Short problem:
In the column on specialized agencies, answer these:
1. Where did the writer spend the week of vacation?
2. Which online shop is named for a client wanting a superior creative product?
3. What does the writer say drives most of the cases where one shop handles media and another handles creative?

Text:
● ● ● ● ● ● ●
Are We Ready for Specialized Agencies?

You've got your media shops and your creative shops. Should the twain meet?

Before I get into this week’s topic, let me say it’s nice to be back from a wonderful vacation. My wife and I spent a week on the Minnesota/Canadian border in the Boundary Waters Canoe Area Wilderness, which is over 1 million acres of the most pristine, rugged wilderness available in this country. I thought I might be able to pull a topic for this column from my vacation experience. However — sacrilege though it may be to say so here — it was enormously refreshing to have the most technologically advanced item in our possession be a camp stove (which I carried on my back and in my canoe with only sparse other bare essentials we deemed critical to survival). But alas, I’m back and here we go again.

There’s been a lot of discussion lately about the right model for current and future interactive agencies. There are many models to choose from and countless examples of each to examine. Most, if not all, have borrowed from traditional agencies, and parallels are easily drawn.

On the traditional side, a client that wants a superior creative product may go to a shop such as Fallon or Wieden + Kennedy. Online, that same client may go to the likes of RG/A. For media clout and expertise, offline folks may look to the Universal McCanns and MediaVests of the world. The online equivalent can be found with Universal McCann Interactive or Avenue A.

But does this make sense right now? Should there be specialized shops, “subject matter experts” if you will, that focus solely on one area while letting the other important pieces go elsewhere? I’m not sure.

From what I’ve seen over the past year or so, it seems increasingly important an interactive shop address all aspects of interactive business. Rare is the client that is spending enough money to separate media and creative services. For interactive services, separate services just don’t seem to make a lot of sense right now.

That’s not to say it doesn’t happen. We have several clients for which we do the media and other shops do the creative, or vice versa. However, these situations are largely legacy driven. For example, a Web development shop may have initially built a brand’s Web site and subsequently manages and updates the site. Then along comes a media shop to handle all corporate planning and buying. If the client is happy with its Web dev firm (and that firm is intimately familiar with the brand), then that firm will likely be retained for creative services. But by and large, this doesn’t seem justifiable in most cases.
● ● ● ● ● ● ●
Material:
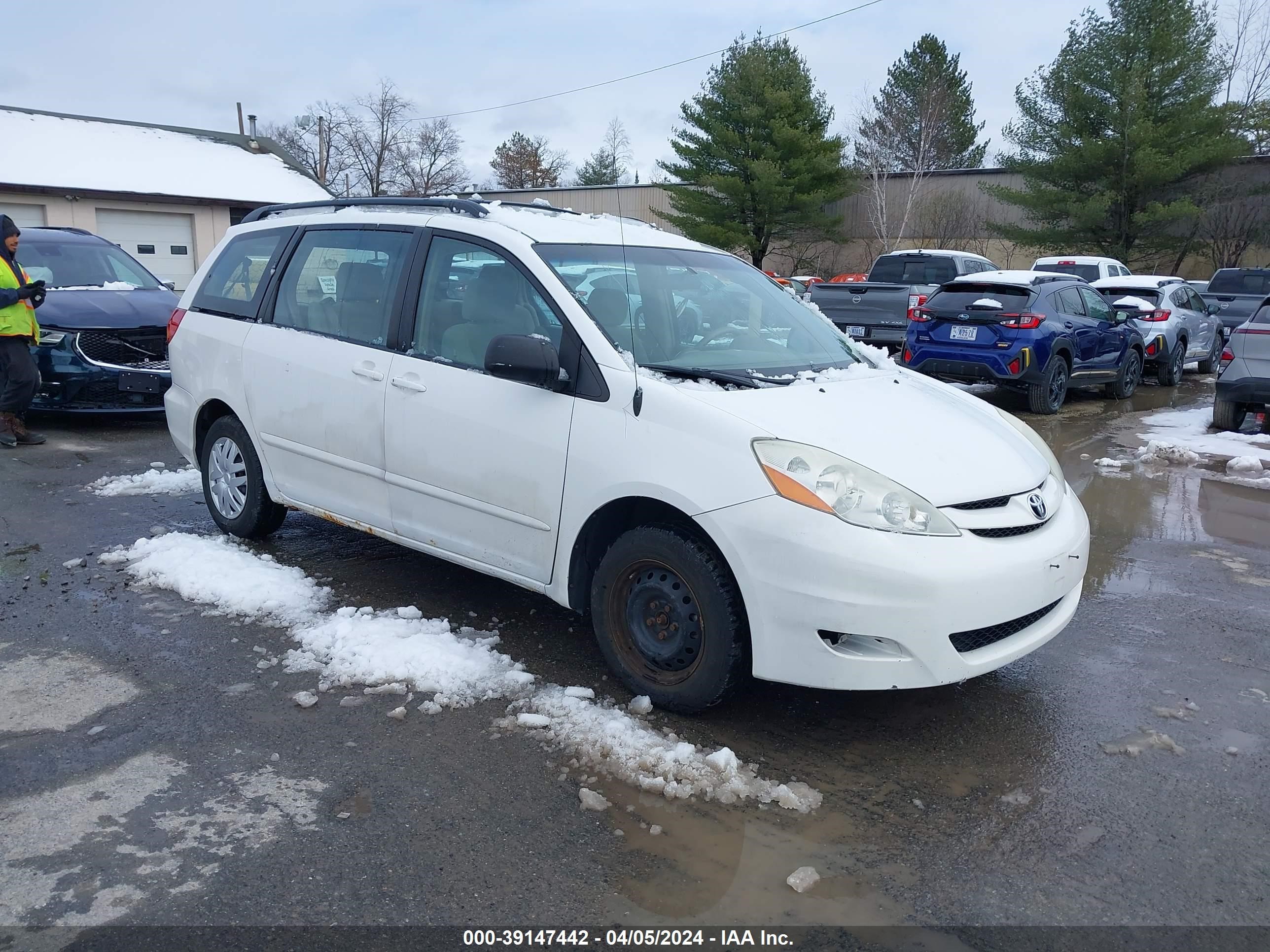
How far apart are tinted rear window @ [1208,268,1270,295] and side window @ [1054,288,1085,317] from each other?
11.0 metres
● ● ● ● ● ● ●
Response to this exercise:
1. In the Boundary Waters Canoe Area Wilderness, on the Minnesota/Canadian border.
2. RG/A.
3. They are largely legacy driven.